I had to extract Youtube data from the Google data bundle, as they are owned by the Google brand. After looking at the Google data I expected the Youtube stuff to be equally heinous but I was pleasantly surprised — no location data, no long historical data. In honestly it’s relatively barebones, comprising of simple lists of liked videos, subscribed channels, and comments made. Comparing Youtube to Facebook feels like night and day, but remember that Youtube isn’t really standalone; the reason they don’t need to collect as much data as Facebook is because Google does it all for them.

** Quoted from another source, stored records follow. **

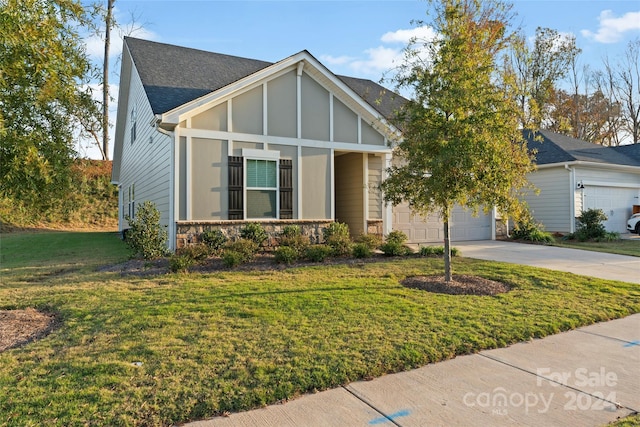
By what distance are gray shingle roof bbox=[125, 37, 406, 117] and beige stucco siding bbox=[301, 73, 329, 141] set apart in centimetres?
129

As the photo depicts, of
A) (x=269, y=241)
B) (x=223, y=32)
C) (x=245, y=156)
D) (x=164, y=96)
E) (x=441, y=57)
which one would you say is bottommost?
(x=269, y=241)

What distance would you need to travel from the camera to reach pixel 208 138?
9766mm

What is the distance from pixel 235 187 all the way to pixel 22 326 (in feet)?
19.4

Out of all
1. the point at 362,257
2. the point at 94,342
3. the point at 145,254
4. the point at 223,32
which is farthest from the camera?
the point at 223,32

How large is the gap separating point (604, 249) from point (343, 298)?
10088 mm

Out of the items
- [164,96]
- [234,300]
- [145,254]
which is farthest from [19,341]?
[164,96]

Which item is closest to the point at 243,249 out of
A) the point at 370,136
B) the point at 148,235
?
the point at 148,235

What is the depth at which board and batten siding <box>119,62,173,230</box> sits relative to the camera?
10383 millimetres

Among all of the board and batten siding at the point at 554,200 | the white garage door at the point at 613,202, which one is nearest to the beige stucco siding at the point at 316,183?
the board and batten siding at the point at 554,200

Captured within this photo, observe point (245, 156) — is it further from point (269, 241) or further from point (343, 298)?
point (343, 298)

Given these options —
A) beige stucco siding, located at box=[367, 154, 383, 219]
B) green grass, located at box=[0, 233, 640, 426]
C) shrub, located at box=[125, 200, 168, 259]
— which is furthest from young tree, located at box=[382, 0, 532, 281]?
shrub, located at box=[125, 200, 168, 259]

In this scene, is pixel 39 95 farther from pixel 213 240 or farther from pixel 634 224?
pixel 634 224

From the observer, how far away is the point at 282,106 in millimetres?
10789

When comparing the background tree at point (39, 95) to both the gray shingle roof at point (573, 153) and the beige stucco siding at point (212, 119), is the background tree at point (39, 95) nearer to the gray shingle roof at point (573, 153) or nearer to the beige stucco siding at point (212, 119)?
the beige stucco siding at point (212, 119)
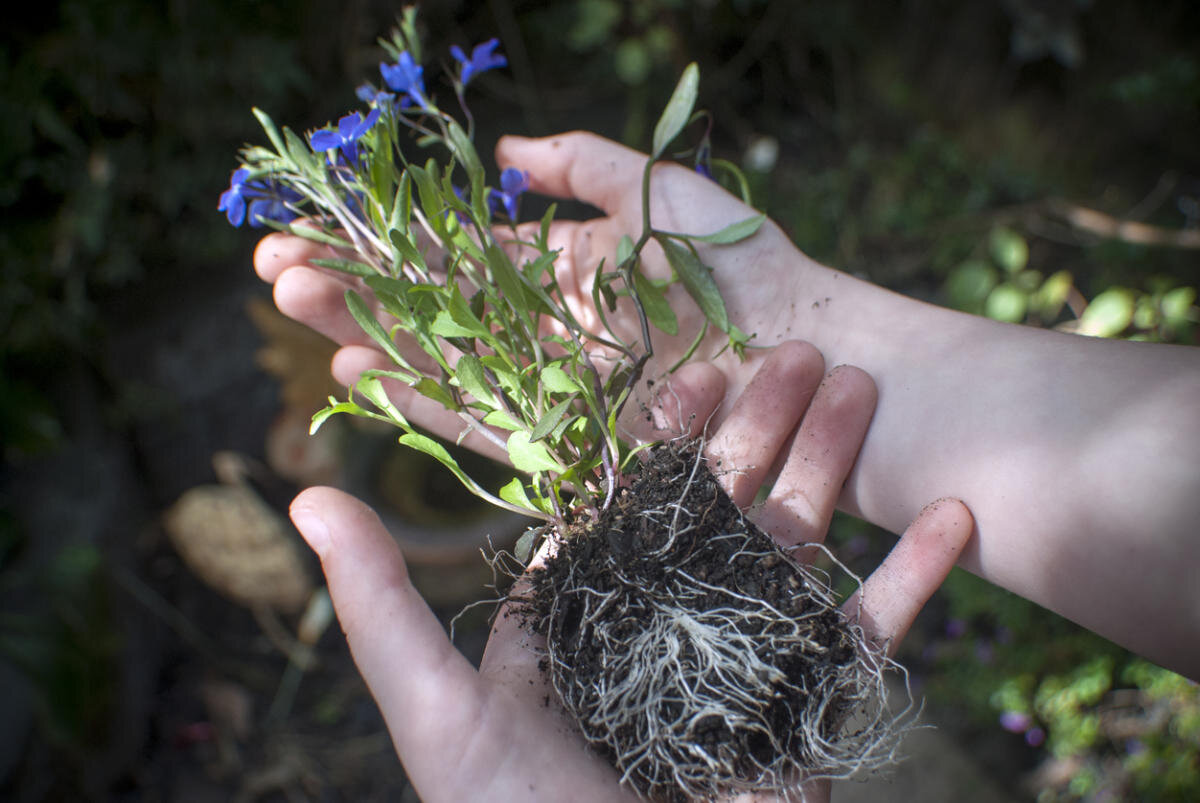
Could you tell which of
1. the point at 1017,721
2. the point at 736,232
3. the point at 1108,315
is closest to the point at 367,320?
the point at 736,232

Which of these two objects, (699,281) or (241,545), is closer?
(699,281)

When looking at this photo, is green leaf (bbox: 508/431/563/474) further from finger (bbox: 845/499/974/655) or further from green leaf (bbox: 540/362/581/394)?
finger (bbox: 845/499/974/655)

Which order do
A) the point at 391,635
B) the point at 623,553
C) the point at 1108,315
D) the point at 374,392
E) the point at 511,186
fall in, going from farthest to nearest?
the point at 1108,315 → the point at 511,186 → the point at 374,392 → the point at 623,553 → the point at 391,635

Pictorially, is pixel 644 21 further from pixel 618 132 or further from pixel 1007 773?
pixel 1007 773

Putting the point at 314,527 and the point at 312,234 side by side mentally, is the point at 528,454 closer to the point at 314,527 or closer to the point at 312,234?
the point at 314,527

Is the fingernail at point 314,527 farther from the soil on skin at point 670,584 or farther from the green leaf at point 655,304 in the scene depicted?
the green leaf at point 655,304

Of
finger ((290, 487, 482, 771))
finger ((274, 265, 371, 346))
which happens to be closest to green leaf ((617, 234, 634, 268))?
finger ((274, 265, 371, 346))
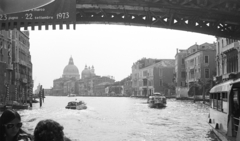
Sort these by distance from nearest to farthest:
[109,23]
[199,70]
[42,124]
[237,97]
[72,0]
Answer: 1. [42,124]
2. [237,97]
3. [72,0]
4. [109,23]
5. [199,70]

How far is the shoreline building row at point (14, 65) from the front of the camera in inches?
1708

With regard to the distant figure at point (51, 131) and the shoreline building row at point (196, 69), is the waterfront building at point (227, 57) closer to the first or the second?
the shoreline building row at point (196, 69)

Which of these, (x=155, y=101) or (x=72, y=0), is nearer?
(x=72, y=0)

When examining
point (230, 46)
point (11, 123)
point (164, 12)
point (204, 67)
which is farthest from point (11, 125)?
point (204, 67)

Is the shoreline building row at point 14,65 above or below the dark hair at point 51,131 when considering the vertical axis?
above

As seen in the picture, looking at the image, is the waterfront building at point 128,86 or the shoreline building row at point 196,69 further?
the waterfront building at point 128,86

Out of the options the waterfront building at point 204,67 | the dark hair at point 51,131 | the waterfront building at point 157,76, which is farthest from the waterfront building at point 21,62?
the dark hair at point 51,131

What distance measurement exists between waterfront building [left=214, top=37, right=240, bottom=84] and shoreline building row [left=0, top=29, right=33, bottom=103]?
25773 millimetres

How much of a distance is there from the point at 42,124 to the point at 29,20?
34.2ft

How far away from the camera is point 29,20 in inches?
493

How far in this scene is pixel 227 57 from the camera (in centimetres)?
4059

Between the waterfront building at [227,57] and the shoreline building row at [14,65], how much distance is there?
25773mm

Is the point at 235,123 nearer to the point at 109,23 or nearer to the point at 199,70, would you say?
the point at 109,23

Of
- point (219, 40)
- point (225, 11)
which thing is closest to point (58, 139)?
point (225, 11)
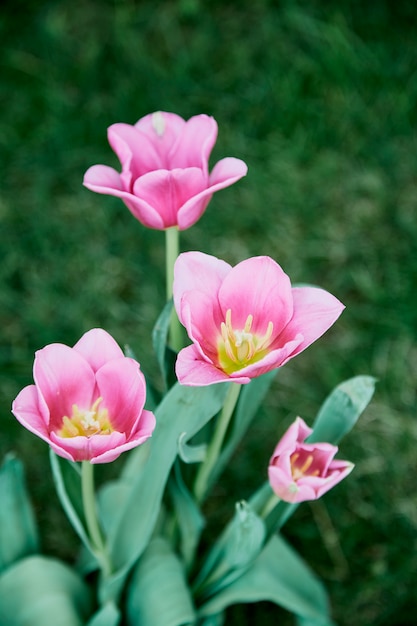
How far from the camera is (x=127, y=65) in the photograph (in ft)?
7.10

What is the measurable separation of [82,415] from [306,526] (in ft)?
2.48

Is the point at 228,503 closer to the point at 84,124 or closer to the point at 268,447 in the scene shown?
the point at 268,447

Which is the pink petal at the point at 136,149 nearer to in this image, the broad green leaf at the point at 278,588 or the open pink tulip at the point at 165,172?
the open pink tulip at the point at 165,172

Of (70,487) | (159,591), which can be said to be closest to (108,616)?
(159,591)

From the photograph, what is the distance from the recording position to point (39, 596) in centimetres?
115

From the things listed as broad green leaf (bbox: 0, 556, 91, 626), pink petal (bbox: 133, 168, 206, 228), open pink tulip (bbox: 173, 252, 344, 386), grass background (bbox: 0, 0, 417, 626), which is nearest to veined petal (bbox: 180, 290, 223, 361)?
open pink tulip (bbox: 173, 252, 344, 386)

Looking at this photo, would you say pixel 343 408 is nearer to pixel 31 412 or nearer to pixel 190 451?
pixel 190 451

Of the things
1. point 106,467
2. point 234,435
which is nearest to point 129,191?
point 234,435

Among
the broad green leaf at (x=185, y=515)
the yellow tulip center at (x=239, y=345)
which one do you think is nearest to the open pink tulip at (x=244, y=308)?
the yellow tulip center at (x=239, y=345)

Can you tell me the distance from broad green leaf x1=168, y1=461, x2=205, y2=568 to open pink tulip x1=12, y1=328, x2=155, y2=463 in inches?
7.7

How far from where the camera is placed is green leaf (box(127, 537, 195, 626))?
1069mm

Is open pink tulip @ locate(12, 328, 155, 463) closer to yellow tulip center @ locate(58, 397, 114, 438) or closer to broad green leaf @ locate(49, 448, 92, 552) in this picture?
yellow tulip center @ locate(58, 397, 114, 438)

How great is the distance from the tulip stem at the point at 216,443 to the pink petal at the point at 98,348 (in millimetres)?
142

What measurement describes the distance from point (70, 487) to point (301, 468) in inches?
11.6
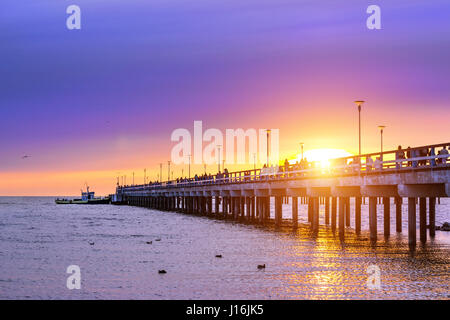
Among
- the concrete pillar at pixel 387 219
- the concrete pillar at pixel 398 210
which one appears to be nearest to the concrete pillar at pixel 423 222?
the concrete pillar at pixel 387 219

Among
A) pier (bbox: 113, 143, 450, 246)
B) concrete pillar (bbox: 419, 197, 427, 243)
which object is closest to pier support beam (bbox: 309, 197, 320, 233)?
pier (bbox: 113, 143, 450, 246)

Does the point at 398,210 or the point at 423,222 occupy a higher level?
the point at 398,210

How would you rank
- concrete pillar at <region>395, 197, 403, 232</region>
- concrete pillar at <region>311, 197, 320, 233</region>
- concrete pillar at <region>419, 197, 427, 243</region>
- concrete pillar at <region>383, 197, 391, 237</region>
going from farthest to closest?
concrete pillar at <region>311, 197, 320, 233</region>, concrete pillar at <region>395, 197, 403, 232</region>, concrete pillar at <region>383, 197, 391, 237</region>, concrete pillar at <region>419, 197, 427, 243</region>

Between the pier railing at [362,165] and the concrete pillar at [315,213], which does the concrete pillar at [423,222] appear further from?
the concrete pillar at [315,213]

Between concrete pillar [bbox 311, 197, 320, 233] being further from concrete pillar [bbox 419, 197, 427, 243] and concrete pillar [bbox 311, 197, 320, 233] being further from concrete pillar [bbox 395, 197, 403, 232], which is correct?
concrete pillar [bbox 419, 197, 427, 243]

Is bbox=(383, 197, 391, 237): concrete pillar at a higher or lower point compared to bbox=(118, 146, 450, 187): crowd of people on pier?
lower

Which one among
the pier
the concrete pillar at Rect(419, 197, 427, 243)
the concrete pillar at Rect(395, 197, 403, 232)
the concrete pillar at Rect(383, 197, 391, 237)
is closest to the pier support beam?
the pier

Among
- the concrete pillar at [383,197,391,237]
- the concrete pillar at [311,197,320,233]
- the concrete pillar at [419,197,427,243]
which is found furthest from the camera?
Result: the concrete pillar at [311,197,320,233]

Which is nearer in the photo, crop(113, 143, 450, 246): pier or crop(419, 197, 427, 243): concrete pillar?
crop(113, 143, 450, 246): pier

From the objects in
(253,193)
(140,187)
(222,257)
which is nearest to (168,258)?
(222,257)

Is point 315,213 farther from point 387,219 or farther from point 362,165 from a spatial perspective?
point 362,165

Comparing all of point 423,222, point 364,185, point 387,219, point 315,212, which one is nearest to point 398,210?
point 387,219

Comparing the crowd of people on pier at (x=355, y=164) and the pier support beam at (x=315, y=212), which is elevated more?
the crowd of people on pier at (x=355, y=164)
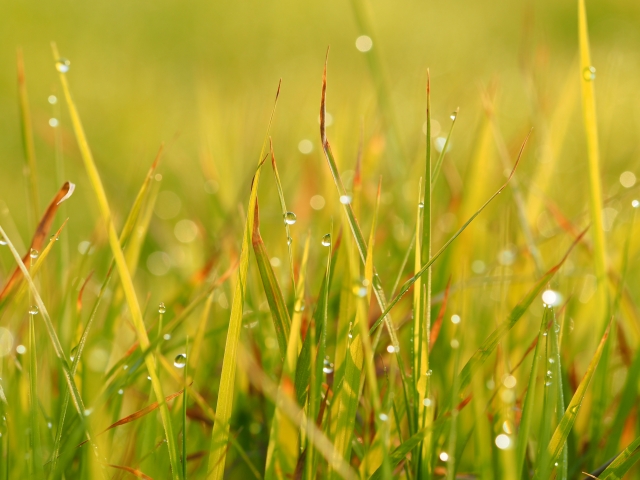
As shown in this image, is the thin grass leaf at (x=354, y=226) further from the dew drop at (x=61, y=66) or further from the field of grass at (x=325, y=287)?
the dew drop at (x=61, y=66)

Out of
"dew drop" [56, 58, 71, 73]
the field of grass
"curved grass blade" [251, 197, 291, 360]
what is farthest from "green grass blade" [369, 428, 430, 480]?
"dew drop" [56, 58, 71, 73]

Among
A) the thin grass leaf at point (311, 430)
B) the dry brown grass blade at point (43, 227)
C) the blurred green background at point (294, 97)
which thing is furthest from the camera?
the blurred green background at point (294, 97)

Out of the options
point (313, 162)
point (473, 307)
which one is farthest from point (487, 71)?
point (473, 307)

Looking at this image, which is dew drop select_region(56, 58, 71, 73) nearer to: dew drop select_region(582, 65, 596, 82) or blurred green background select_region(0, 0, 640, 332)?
blurred green background select_region(0, 0, 640, 332)

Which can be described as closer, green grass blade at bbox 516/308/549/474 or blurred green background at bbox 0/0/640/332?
green grass blade at bbox 516/308/549/474

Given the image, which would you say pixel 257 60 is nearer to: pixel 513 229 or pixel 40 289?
pixel 513 229

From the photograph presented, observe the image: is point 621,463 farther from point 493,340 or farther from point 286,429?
point 286,429

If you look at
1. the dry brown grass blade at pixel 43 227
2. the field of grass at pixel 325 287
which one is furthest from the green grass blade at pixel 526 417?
the dry brown grass blade at pixel 43 227

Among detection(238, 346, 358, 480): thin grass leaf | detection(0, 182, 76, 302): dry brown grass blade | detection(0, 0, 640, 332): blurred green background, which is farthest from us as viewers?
detection(0, 0, 640, 332): blurred green background
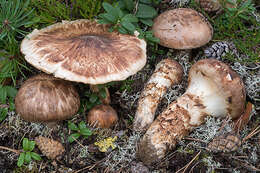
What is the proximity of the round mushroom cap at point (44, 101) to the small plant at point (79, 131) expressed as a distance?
8.4 inches

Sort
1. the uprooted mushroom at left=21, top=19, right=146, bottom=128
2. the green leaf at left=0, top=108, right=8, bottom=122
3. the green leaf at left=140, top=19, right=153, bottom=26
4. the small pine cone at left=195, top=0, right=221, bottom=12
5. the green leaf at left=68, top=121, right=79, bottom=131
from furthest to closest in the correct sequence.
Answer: the small pine cone at left=195, top=0, right=221, bottom=12, the green leaf at left=140, top=19, right=153, bottom=26, the green leaf at left=0, top=108, right=8, bottom=122, the green leaf at left=68, top=121, right=79, bottom=131, the uprooted mushroom at left=21, top=19, right=146, bottom=128

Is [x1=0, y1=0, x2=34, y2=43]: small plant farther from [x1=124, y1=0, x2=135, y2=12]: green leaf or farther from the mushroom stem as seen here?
[x1=124, y1=0, x2=135, y2=12]: green leaf

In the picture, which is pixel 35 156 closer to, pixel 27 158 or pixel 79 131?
pixel 27 158

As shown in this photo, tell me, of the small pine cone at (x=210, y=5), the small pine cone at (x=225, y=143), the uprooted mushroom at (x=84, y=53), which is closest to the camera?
the uprooted mushroom at (x=84, y=53)

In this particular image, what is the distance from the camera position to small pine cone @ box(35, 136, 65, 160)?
8.93 feet

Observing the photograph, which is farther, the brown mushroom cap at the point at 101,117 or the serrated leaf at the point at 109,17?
the brown mushroom cap at the point at 101,117

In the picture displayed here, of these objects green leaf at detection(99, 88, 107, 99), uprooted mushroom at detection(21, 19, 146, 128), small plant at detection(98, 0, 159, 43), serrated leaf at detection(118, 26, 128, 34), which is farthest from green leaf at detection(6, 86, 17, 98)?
serrated leaf at detection(118, 26, 128, 34)

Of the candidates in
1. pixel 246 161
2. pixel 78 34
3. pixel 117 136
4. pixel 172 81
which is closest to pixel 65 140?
pixel 117 136

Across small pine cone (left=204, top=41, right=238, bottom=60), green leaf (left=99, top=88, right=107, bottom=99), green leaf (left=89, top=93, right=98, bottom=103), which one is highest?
small pine cone (left=204, top=41, right=238, bottom=60)

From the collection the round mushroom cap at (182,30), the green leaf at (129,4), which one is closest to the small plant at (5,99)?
the green leaf at (129,4)

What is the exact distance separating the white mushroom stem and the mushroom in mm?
174

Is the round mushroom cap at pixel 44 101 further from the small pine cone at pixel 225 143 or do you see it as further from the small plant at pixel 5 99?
the small pine cone at pixel 225 143

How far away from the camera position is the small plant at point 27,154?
2.59 metres

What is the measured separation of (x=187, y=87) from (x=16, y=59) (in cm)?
226
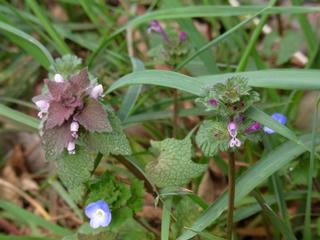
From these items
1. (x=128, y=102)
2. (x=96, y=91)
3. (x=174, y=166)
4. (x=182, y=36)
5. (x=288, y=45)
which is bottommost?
(x=174, y=166)

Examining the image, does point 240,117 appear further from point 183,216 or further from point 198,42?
point 198,42

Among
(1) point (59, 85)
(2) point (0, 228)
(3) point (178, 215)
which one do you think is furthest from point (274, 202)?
(2) point (0, 228)

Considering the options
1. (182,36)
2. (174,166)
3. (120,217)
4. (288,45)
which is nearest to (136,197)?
(120,217)

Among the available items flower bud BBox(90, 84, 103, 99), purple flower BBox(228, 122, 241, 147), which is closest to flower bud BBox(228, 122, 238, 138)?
purple flower BBox(228, 122, 241, 147)

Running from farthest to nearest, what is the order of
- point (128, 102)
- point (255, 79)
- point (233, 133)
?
point (128, 102) → point (255, 79) → point (233, 133)

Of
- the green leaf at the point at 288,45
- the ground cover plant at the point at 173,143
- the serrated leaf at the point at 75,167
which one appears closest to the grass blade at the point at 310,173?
the ground cover plant at the point at 173,143

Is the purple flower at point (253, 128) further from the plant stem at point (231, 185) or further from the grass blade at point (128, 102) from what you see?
the grass blade at point (128, 102)
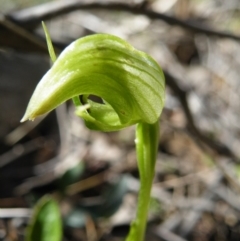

The equivalent of an oasis in this desert of data. At only ~2Mb Reddit keeps by far the least amount of data on me, even though they likely make up the biggest portion of my browsing time. There’s nothing too hair-raising in the data Reddit keeps — the vast majority is similar to Youtube in the way there are just lists and lists of upvoted comments, guided posts, private messages ect.
The most interesting thing I found was in the “comments.csv” file, which is a list of all the comments made on Reddit content. On Reddit you are able to delete comments so they are no longer public facing, and not shown in your profile. However these comments are still kept by Reddit and visible in your overall exported comment data. I guess that’s not as much of a surprise as Google keeping voice recordings, but again it’s a reminder that there is no such thing as deleting on the internet.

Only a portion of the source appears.